● AUSGANGSTEXT
____________

Lisa Welzhofer, das "Kibbuzkind",  ist 1978 in Günzburg geboren und mit Mutter und Großmutter aufgewachsen. Mit 29 Jahren macht sie sich auf die Suche nach ihrem israelischen Vater und schreibt die Geschichte auf.

Sehr authentisch schildert Lisa Welzhofer das Leben ihrer Mutter in den 1970iger Jahren. Hippiekultur und 68er Bewegung auf der einen Seite, Spießigkeit und schwäbischer Mittelstand auf der anderen. Die Mutter fühlte sich wie in "einer Spießerhölle, die sie so schnell wie möglich verlassen wollte." Nach einem längeren Aufenthalt in Griechenland landete Barbara Welzhofer zusammen mit einer Freundin in einen Kibbuz am See Genezareth als "Volunteer", als freiwillige Arbeiterin in der sozialistisch geprägten landwirtschaftlichen Siedlung. Ob ihre Mutter auch wegen der deutschen Geschichte nach Israel gegangen ist, um eine Art Wiedergutmachung zu leisten, hätte Lisa schon interessiert. Aber leider hat sie es nie erfahren oder herausgefunden. Die Mutter war bereits gestorben als Lisa anfing, sich mit der Kibbuz-Geschichte näher zu beschäftigen.

Ihre Informationen hat die Autorin aus dem Tagebuch ihrer Mutter, von einer Freundin, die damals mit dabei war und von dem Facebook-Account ehemaliger deutscher "Volunteers". Lisa Welzhofer trifft die Stimmung der Zeit in dem Kibbuz sehr gut. Die Arbeit der Volunteers war hart, aber abends "wurde getanzt und geknutscht und es haben sich viele Paare gefunden." So kamen auch Barbara und Hagai zusammen und jetzt könnte eine romantische Liebesgeschichte beginnen.

____________

(Extrahierte Dateneinträge)

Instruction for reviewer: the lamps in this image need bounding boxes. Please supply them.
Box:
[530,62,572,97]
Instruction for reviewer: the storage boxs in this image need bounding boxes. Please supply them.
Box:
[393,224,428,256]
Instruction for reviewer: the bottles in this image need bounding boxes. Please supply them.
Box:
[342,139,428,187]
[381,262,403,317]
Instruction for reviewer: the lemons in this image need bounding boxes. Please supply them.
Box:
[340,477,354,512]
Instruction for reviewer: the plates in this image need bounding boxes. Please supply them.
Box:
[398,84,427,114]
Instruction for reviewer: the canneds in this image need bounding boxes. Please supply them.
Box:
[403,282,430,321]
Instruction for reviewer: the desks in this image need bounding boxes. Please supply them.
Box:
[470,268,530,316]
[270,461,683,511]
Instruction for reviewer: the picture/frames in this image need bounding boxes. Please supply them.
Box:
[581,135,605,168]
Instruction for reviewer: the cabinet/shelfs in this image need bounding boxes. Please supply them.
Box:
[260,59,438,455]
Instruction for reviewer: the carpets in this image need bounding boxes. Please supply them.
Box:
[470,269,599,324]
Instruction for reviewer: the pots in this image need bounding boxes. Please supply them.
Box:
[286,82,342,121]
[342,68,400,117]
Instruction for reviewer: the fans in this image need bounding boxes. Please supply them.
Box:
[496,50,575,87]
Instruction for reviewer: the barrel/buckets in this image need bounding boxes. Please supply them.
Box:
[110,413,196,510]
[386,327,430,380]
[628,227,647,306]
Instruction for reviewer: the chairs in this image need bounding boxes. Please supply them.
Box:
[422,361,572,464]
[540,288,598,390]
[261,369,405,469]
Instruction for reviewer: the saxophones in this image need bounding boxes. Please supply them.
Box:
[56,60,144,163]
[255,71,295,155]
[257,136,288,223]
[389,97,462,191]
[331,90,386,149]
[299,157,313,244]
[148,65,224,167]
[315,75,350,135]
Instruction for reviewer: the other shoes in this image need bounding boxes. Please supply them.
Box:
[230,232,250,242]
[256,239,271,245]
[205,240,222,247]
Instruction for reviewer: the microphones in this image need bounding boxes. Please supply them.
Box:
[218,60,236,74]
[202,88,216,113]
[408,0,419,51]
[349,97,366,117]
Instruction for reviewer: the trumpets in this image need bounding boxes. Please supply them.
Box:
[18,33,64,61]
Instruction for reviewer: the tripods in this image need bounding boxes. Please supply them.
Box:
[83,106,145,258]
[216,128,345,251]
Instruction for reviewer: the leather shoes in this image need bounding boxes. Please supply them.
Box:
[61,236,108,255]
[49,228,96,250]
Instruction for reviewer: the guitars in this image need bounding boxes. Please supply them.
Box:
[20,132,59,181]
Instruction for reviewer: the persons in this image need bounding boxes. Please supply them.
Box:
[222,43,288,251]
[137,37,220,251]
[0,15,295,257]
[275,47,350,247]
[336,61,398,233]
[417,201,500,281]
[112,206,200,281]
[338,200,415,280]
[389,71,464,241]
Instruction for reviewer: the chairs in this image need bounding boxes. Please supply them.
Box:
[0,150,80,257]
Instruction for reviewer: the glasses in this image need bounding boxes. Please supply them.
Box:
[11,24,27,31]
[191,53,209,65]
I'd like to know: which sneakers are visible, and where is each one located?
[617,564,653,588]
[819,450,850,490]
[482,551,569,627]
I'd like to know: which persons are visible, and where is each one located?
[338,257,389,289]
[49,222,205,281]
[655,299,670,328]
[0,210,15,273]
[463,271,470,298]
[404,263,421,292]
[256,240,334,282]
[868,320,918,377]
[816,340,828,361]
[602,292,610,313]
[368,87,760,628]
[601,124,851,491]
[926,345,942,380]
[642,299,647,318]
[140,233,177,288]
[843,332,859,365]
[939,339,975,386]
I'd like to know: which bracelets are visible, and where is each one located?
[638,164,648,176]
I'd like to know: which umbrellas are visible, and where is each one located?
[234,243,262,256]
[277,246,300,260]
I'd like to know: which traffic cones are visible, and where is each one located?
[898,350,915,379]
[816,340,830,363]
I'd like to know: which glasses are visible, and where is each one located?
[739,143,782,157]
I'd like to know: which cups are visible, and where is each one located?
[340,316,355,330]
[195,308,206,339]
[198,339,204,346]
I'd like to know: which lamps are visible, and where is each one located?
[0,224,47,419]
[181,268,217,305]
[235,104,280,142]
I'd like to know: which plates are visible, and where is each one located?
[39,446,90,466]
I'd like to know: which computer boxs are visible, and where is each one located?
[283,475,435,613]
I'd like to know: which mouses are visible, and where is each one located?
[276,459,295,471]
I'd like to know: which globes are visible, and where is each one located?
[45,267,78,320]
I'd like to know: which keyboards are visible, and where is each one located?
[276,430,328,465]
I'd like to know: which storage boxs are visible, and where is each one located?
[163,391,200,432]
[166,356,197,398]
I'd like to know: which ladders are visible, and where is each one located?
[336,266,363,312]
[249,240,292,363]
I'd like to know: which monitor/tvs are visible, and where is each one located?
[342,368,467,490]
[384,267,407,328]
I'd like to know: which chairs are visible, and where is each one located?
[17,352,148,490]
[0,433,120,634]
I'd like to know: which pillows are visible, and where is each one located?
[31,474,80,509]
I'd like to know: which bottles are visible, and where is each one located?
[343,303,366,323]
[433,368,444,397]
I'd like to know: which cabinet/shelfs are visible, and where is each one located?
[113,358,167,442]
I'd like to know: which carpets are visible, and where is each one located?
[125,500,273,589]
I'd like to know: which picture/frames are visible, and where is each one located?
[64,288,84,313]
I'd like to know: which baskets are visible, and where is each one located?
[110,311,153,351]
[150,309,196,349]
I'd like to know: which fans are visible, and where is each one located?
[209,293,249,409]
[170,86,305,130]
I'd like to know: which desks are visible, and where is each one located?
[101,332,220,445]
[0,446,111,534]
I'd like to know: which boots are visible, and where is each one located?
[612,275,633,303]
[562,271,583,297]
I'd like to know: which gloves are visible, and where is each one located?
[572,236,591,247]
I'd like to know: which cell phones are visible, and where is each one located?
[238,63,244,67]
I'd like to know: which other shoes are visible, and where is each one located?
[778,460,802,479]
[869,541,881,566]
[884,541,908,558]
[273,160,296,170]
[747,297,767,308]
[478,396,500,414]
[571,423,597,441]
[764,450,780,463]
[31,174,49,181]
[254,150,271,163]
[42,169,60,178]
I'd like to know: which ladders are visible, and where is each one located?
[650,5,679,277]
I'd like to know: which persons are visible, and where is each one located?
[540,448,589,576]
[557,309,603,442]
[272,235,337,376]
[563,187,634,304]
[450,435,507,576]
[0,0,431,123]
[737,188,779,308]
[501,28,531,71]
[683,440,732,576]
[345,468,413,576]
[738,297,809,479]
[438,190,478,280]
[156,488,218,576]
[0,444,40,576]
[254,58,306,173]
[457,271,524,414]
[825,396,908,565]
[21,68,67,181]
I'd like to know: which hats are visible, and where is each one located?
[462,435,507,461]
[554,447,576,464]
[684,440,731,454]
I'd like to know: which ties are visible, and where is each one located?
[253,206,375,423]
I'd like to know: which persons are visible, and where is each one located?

____________

● DEINE AUFGABE
Beantworte anhand der Rezension zum „Kibbuzkind“ diese Fragen:
1. Wann und wo wurde Lisa Welzhofer geboren?
2. An welchem See lag der Kibbuz, in dem Barbara Welzhofer als „Volunteer“ arbeitete?
3. Aus welchen drei Quellen hat die Autorin ihre Informationen?
Die Datensätze stehen in keinem Zusammenhang mit der Rezension zum „Kibbuzkind“.

● DEINE ANTWORT
1. 1978 in Günzburg.
2. Am See Genezareth.
3. Aus dem Tagebuch ihrer Mutter, von einer Freundin, die damals mit dabei war, und vom Facebook-Account ehemaliger deutscher „Volunteers“.